Ces affaires ne sont pas de simples coïncidences. Elles révèlent une fragilité structurelle dans la protection des mineurs. Chaque été, les mêmes conditions se répètent, enfants laissés seuls dans les foules, encadrants insuffisamment formés ou contrôlés, activités organisées sans surveillance stricte. La saison estivale, censée être un moment de répit et de joie, devient paradoxalement une période de forte exposition. Les espaces de loisirs et de fête se transforment en zones de risque, où l’anonymat et le relâchement de la vigilance ouvrent la voie aux prédateurs.
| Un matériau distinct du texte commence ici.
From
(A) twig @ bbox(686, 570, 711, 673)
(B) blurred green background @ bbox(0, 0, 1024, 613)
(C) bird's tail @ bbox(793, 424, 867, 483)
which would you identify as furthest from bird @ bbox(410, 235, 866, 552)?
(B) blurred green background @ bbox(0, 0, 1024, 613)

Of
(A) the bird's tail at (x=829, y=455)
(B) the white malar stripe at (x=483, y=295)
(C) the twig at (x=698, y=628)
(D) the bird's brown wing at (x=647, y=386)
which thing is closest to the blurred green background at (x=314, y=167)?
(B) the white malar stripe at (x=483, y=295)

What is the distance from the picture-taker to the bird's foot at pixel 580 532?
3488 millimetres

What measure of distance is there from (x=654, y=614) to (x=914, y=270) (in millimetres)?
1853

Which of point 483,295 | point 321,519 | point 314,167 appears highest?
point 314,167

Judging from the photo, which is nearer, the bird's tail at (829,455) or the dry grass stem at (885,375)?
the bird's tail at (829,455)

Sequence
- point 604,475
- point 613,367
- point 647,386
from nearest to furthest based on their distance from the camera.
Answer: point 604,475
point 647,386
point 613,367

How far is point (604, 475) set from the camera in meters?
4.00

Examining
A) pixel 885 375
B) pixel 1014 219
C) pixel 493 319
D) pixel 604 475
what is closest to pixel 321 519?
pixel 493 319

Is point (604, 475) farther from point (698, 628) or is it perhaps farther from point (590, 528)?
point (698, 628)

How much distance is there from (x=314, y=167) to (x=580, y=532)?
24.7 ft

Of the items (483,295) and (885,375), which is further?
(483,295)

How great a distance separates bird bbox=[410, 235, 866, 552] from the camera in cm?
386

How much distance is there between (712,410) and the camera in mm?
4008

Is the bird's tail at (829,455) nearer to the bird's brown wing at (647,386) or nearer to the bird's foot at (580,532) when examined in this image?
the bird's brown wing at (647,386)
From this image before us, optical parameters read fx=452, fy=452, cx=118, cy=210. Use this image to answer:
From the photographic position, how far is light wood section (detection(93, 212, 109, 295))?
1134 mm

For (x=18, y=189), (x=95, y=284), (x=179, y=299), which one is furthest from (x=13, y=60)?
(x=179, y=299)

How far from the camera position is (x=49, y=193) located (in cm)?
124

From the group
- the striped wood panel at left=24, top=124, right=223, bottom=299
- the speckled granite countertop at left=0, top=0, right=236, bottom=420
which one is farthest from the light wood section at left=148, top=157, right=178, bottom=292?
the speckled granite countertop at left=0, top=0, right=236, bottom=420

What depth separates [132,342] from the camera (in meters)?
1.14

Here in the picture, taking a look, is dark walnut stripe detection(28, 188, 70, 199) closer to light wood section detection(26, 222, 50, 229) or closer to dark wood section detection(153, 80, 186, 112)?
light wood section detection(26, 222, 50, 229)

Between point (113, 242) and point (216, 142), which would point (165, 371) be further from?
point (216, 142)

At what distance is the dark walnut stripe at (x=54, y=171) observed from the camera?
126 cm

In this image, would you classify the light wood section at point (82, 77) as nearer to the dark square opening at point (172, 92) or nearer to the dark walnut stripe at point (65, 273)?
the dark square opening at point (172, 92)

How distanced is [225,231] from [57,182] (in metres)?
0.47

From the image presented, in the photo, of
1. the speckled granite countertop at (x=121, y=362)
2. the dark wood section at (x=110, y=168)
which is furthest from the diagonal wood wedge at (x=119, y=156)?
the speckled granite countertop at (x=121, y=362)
Le Maroc ne se reconnaît pas dans ces crimes, et chaque affaire suscite une indignation massive. Mais l’indignation, seule, ne protège pas.
Les associations comme Touche pas à mon enfant ou l’AMDH alertent depuis des années: il manque une politique de prévention ferme, des contrôles systématiques, des mécanismes d’écoute adaptés aux enfants et une vigilance collective constante.
Ce qui choque le plus, c’est la répétition de ces drames. La société marocaine ne les accepte pas, elle les dénonce, mais elle ne parvient pas encore à empêcher qu’ils se produisent. Chaque été, les mêmes blessures se rouvrent, les mêmes débats refont surface, et les mêmes promesses sont réitérées. Mais pendant ce temps, les enfants continuent de subir l’indicible.
La question demeure, brutale et urgente: jusqu’à quand faudra-t-il attendre pour que la protection des mineurs devienne une priorité absolue, au-delà de l’émotion et des condamnations judiciaires?